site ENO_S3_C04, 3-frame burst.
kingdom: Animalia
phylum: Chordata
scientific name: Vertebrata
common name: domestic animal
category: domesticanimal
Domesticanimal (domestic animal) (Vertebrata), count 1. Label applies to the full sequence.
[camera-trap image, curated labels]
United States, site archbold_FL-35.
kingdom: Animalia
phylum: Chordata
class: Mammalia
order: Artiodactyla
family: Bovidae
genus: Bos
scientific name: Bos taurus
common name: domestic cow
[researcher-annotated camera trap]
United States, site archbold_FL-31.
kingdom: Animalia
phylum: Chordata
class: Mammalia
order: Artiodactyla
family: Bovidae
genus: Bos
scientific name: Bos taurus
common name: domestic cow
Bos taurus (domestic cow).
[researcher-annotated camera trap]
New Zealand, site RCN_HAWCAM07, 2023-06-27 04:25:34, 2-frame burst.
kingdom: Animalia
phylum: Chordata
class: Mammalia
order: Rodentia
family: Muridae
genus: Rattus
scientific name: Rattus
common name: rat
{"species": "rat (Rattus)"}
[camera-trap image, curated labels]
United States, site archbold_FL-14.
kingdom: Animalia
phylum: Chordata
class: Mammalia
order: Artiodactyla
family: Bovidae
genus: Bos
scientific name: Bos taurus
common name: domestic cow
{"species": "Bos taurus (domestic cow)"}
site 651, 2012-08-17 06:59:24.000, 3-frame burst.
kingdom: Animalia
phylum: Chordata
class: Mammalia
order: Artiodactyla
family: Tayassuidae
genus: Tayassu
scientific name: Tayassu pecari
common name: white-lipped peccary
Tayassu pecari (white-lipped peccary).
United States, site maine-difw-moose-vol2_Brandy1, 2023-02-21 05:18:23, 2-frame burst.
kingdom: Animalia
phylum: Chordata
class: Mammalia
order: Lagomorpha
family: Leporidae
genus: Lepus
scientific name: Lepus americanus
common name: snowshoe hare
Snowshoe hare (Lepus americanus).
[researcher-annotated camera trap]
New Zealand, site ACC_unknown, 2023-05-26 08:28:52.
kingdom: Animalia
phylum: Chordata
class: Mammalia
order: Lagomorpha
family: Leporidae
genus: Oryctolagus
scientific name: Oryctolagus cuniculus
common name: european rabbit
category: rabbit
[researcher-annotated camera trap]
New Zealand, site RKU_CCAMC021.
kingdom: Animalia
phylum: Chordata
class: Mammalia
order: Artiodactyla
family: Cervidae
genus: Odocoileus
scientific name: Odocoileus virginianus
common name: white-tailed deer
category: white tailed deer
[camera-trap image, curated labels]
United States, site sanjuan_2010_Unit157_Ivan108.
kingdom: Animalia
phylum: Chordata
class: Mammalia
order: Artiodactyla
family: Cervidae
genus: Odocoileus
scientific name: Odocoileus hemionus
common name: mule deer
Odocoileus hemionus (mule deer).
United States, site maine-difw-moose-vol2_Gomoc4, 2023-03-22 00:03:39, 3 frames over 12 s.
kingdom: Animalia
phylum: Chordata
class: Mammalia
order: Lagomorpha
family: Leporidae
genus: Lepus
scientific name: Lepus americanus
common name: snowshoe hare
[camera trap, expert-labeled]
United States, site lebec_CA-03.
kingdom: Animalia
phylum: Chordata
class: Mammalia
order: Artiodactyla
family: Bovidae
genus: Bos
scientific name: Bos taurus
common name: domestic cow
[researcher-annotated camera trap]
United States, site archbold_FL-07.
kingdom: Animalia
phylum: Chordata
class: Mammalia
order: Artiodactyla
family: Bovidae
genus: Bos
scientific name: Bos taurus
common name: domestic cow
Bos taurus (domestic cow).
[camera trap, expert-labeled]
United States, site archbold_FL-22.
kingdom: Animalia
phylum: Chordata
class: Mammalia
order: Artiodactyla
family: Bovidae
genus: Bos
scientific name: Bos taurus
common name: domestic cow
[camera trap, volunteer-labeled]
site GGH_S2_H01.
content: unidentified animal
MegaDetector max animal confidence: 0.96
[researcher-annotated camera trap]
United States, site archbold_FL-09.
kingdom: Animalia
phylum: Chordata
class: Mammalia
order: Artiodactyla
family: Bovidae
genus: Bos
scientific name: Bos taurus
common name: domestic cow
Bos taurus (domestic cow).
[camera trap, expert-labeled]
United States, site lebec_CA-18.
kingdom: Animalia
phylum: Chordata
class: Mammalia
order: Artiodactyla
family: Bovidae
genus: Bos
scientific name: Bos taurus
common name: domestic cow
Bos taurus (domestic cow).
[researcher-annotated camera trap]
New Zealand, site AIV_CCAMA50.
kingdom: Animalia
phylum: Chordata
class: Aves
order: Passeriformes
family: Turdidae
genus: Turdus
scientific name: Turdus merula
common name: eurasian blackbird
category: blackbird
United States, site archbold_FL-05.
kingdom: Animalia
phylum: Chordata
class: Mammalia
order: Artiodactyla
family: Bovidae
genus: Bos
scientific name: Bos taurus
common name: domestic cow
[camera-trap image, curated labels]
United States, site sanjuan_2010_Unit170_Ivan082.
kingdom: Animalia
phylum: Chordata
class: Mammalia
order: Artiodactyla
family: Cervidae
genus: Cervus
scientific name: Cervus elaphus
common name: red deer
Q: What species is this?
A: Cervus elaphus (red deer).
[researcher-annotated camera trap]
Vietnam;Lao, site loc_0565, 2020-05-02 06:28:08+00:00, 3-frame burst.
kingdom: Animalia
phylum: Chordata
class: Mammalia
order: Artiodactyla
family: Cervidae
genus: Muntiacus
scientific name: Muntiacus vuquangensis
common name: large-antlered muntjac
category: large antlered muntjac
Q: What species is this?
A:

**Exercise**
Retype exactly the lines of the data above, starting at its first line and finishing with the line that has "New Zealand, site RCN_HAWCAM07, 2023-06-27" in it.

**Result of the task**
site ENO_S3_C04, 3-frame burst.
kingdom: Animalia
phylum: Chordata
scientific name: Vertebrata
common name: domestic animal
category: domesticanimal
Domesticanimal (domestic animal) (Vertebrata), count 1. Label applies to the full sequence.
[camera-trap image, curated labels]
United States, site archbold_FL-35.
kingdom: Animalia
phylum: Chordata
class: Mammalia
order: Artiodactyla
family: Bovidae
genus: Bos
scientific name: Bos taurus
common name: domestic cow
[researcher-annotated camera trap]
United States, site archbold_FL-31.
kingdom: Animalia
phylum: Chordata
class: Mammalia
order: Artiodactyla
family: Bovidae
genus: Bos
scientific name: Bos taurus
common name: domestic cow
Bos taurus (domestic cow).
[researcher-annotated camera trap]
New Zealand, site RCN_HAWCAM07, 2023-06-27 04:25:34, 2-frame burst.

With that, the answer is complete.